I am nt an expert in ICT, so I prefer not to commetn on that.

Amparo Ballivian
Amparo BallivianWorld BankUnited States of America

One can find 3 separate questions within the question: (a) What is the role of ICTs in Open Data? (b) What is the role of Open Data in agriculture and nutrition and (c) How can Open Data benefit family farmers? Here are a few thoughts on each of these.

(a) What is the role of ICTs in Open Data?

There is no Open Data (with capital letters) without ICTs. That is because one fo the two defining characteristics of Open Data, machine readability, is an ICT concept. There could still be data openly available to the public without the use of ICT technologies, for example, the case of the rural school which decided to publish its budget by writting it in chalk on the school walls as a way of soliciting parents and community views on it. That is admirable and deserving of support, but it does not allow for data re-use, which is the main benefit of Open Data.

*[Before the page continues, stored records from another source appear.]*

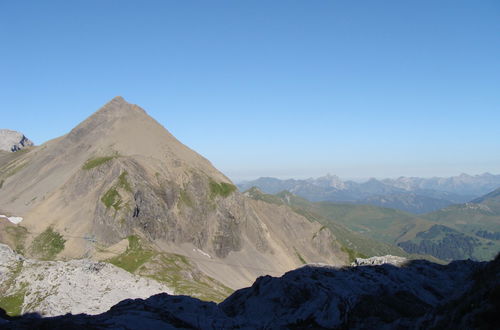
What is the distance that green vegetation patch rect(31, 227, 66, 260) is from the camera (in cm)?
16365

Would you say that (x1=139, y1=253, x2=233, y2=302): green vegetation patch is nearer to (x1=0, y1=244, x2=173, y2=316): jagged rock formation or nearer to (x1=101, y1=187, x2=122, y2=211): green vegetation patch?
(x1=0, y1=244, x2=173, y2=316): jagged rock formation

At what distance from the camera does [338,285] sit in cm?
5619

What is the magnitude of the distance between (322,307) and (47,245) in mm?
160727

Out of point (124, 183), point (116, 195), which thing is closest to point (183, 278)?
point (116, 195)

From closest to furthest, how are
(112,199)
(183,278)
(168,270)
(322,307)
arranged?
1. (322,307)
2. (183,278)
3. (168,270)
4. (112,199)

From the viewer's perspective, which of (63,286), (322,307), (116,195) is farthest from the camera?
(116,195)

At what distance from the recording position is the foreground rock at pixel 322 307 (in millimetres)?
32094

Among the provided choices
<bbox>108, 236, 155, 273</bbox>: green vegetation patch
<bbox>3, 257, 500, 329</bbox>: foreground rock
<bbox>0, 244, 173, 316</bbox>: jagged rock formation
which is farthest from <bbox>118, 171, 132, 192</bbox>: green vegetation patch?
<bbox>3, 257, 500, 329</bbox>: foreground rock

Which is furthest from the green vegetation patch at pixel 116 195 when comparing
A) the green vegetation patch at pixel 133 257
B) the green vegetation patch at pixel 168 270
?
the green vegetation patch at pixel 168 270

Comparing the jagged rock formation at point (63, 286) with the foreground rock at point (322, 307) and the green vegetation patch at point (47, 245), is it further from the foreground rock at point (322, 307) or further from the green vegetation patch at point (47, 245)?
the green vegetation patch at point (47, 245)

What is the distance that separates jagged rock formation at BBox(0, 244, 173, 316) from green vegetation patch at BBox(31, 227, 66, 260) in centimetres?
7569

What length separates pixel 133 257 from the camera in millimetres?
153125

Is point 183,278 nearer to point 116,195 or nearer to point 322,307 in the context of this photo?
Result: point 116,195

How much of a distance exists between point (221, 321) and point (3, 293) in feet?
195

(b) What is the role of Open Data in agriculture and nutrition?

There are many ways in whcih the goals of agricultural and nutrition policies can be advanced with the use of Open Data. these range from better policies, to wider coverage of agriculture and nutrition public services, to improved coordination within the public sector, opportunities for new private business (which in turns contirbute to GDP growth and employment) and more transparency and public participation in the policies, programs and projects in the two sectors. Rather than cite examples, interested readers could consult examples of the use of Open Data for agriculture and nutrition at:

(c) How can Open Data benefit family farmers?

The various channels thorugh which Open Data can contribute to progress in agriculture and nutrition create benefits for a wide range of stakeholders in these two sectors: farmers large and small, consumers, policy makers, media, researchers and many others. But it can be argued that the benefits may be comparatively larger for small farmers, because large farmers have the means to access and exploit data even when it is not Open in the technical and legal sense. Making data available in re-useable formats and for free to everyone allows the creation of various applications that use the data to convey information, create transactional platforms, allow analysis and other applications. These re-uses of Open Data make it more user-friendly and easier to consume for small farmers, who otherwise may not have access to relevant data and, even if they did have access to it, may not have the capacity to understand it and use it practical ways. Several of the examples given in point (b) above illustrate this point.